The case $\alpha<\omega$ (i.e. natural numbers) was studied in "The Nesting and Roosting Habits of The Laddered Parenthesis", by R. K. Guy and J. L. Selfridge. Here I am interested in a case when $\alpha\ge\omega$.
Questions: Does the sequence $F_\alpha(n)$ depend on $\alpha$ in this case? Is there a simple closed form formula, recurrence relation or generating function for this sequence? What can be said about its asymptotic growth? What is $\lim\limits_{n\to\infty}\frac{F_\alpha(n+1)}{F_\alpha(n)}$? Do odd and even numbers occur infinitely often in the sequence?

$F_\omega(n)$ is given in A199812: $1, 1, 2, 5, 13, 32, 79, 193, 478, 1196, 3037, 7802, 20287, 53259, 141069, 376449, 1011295, \dots$

It is bounded by Catalan numbers $\frac{(2n-2)!}{n! (n-1)!}$. The first difference occurs at $n=5$ because among $14$ possible parenthesizations there are only $13$ distinct ordinals:
$(((\omega^\omega)^\omega)^\omega)^\omega < ((\omega^\omega)^\omega)^{\omega^\omega} < ((\omega^\omega)^{\omega^\omega})^\omega < ((\omega^{\omega^\omega})^\omega)^\omega < (\omega^{\omega^\omega})^{\omega^\omega} < (\omega^\omega)^{(\omega^\omega)^\omega} < $
$(\omega^{(\omega^\omega)^\omega})^\omega < \omega^{((\omega^\omega)^\omega)^\omega} < \pmb{(\omega^\omega)^{\omega^{\omega^\omega}} = \omega^{(\omega^\omega)^{\omega^\omega}}} < (\omega^{\omega^{\omega^\omega}})^\omega < \omega^{(\omega^{\omega^\omega})^\omega} < \omega^{\omega^{(\omega^\omega)^\omega}} < \omega^{\omega^{\omega^{\omega^\omega}}}$
 A: The sequence $F_{\alpha}(n)$ indeed does not depend on $\alpha$ when $\alpha \geq \omega$. This question is closely related to this other question, and I will refer to my answer in that question.

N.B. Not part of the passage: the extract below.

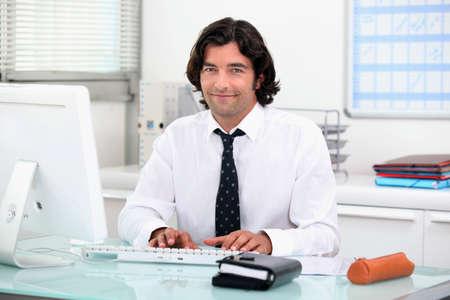 willingness: Black man in office Stock Photo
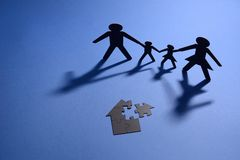 Family holding hands with jigsaw puzzle house Stock Image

Let $S_\alpha(n)$ be the set of ordinals defined by $\alpha ^ {\alpha ^ {\cdots ^ \alpha}}$ with all possible arrangements of parentheses.  Since $\alpha = \alpha^{\alpha^0}$ and $(\alpha^{\alpha ^ \beta})^{\alpha^{\alpha^\gamma}} = \alpha^{\alpha ^ {\beta + \alpha^\gamma}}$, every element of $S_\alpha(n)$ is of the form $\alpha^{\alpha ^ \beta}$.  So we define $T_\alpha (n) = \lbrace \beta | \alpha^{\alpha^\beta} \in S_\alpha(n) \rbrace$.  We observe that $T_\alpha(0) = \lbrace 0 \rbrace$ and $T_\alpha(n) = \lbrace \beta + \alpha^\gamma | \beta \in T_\alpha(i), \gamma \in T_\alpha(j), i + j = n - 1 \rbrace$.

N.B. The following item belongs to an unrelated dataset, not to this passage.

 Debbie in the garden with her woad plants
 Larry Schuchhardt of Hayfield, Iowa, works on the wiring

From my answer to the other question, we observe that $T_\alpha(n)$ is contained in the set $E(\alpha)$, which I refer to as the "exponential polynomials over the base $\alpha$".  For each element $\beta$ of $E(\alpha)$, we can write $\beta$ in the iterative normal form to the base $\alpha$, which I describe as follows:
0 is represented as 0
$\beta$ is represented as $\alpha^{\beta_1} + \alpha^{\beta_2} + \ldots + \alpha^{\beta_n}$, where $\beta_1 \geq \beta_2 \geq \ldots \geq \beta_n$ and each $\beta_i$ is itself represented in iterative normal form.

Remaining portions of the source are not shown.